If you’re planning to go to college, student debt might be one of your most pressing concerns. It’s not always avoidable — after all, college is a requirement for many professions, and many low-income people attend college to try and raise themselves out of their socioeconomic status.

College can be a great way to find better job prospects, which means it can be a good return on investment. But if you’re looking to save money through college, it’s important to extend that savings to your student debt. When you’re choosing the college or degree you strive toward, use this state-by-state analysis of student debt for a better understanding of your financial state in college.

The Average Student Debt

In every state, there’s an average amount of student debt for graduating seniors. You can use this as a kind of metric to understand what types of degrees people are pursuing and where they’re largely pursuing them.

When you start looking into it, you’ll find that there’s a significant geographic element to the world of student debt, and this number is no different. The five states with the highest average debt are all in New England: Connecticut with an average debt of $38,510, Pennsylvania with $36,854, Rhode Island with $36,250, New Hampshire with $34,415, and Delaware with $34,144.

The other side of the country, conversely, tends toward having a much lower debt.
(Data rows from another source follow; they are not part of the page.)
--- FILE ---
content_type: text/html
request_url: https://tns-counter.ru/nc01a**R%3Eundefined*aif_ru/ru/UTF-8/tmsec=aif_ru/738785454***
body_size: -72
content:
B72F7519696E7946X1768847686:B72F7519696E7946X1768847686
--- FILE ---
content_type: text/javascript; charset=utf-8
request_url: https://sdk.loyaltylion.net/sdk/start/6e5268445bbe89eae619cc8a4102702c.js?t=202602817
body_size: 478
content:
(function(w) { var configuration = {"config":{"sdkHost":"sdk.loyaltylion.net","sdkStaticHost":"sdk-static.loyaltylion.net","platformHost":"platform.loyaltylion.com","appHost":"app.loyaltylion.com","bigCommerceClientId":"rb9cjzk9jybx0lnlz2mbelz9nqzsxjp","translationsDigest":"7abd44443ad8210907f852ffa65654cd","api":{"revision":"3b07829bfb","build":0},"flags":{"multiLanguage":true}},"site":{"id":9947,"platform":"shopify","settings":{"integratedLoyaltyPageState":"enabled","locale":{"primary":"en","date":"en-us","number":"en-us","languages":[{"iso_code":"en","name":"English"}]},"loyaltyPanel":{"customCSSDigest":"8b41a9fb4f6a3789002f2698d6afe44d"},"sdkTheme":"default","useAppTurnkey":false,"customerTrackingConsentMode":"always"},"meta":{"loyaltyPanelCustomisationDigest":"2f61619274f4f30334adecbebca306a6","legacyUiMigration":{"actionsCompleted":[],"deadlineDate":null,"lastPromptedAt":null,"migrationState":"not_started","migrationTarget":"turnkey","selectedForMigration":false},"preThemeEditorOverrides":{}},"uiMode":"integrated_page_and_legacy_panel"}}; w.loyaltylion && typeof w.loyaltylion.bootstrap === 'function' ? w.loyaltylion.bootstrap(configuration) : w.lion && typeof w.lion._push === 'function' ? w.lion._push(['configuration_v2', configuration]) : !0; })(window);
The five lowest-average states are all situated on the west side of the country, with all but one in the Southwest. That includes Utah, which is the only state with an average debt under $20,000, at $18,383. Following that, the next lowest are New Mexico with $21,237, Nevada with $22,064, Wyoming with $22,524, and California with $22,785.

The Colleges With the Highest and Lowest Debt

State averages, however, don’t always tell the whole story. You can often find an affordable college even in a state with a high debt average.

This is perfectly demonstrated in Connecticut. It has the nation’s highest average debt, at $38,510. Its highest-debt college is around $11,000 higher than the average debt: the University of New Haven, with an average debt of $49,941. But if you attend the lowest-debt college, Central Connecticut State, you’ll leave with a debt of only $5,831 on average.

New York is also a great depiction of the difference between high-debt colleges and low-debt colleges. It houses the college with the highest average debt in the nation — the New York School of Interior Design, which has an average debt of $65,401. However, it also has the college with the lowest average debt: CUNY Lehman College, which has an average debt of $4,410.

The Percentage of Students Graduating With Student Debt

Regardless of where you’re planning to go, it’s very important that you pay attention to how many students graduate with debt on average. A lower percentage can mean that there are better social programs in place to help people pay for college.

There are only eight locales where less than 50% of students graduate without debt: Utah, Wyoming, Nevada, Alaska, Hawaii, Oklahoma, Louisiana, and Washington D.C. These are also some of the states with the lowest average student debt. Utah has both the lowest average debt at $18,383 and the lowest percentage of student debt at 38%.

On the other hand, some states, especially ones that have high average debt, have a very high percentage of students graduating with debt. In New Hampshire, South Dakota, and West Virginia, the percentage of student debt is 74%, the highest in the nation.


When you discuss saving money after college, it’s very important to take into account student debt. With a huge student debt burden, you won’t be able to save very much money for some time after you graduate, and becoming delinquent on those debts can be debilitating for your future credit score.

Instead of resigning yourself to the student debt burden of a school in your area, you should do your own research to find a school that offers both helpful financing options and a great education. Regardless of what you might have always thought, it definitely is possible.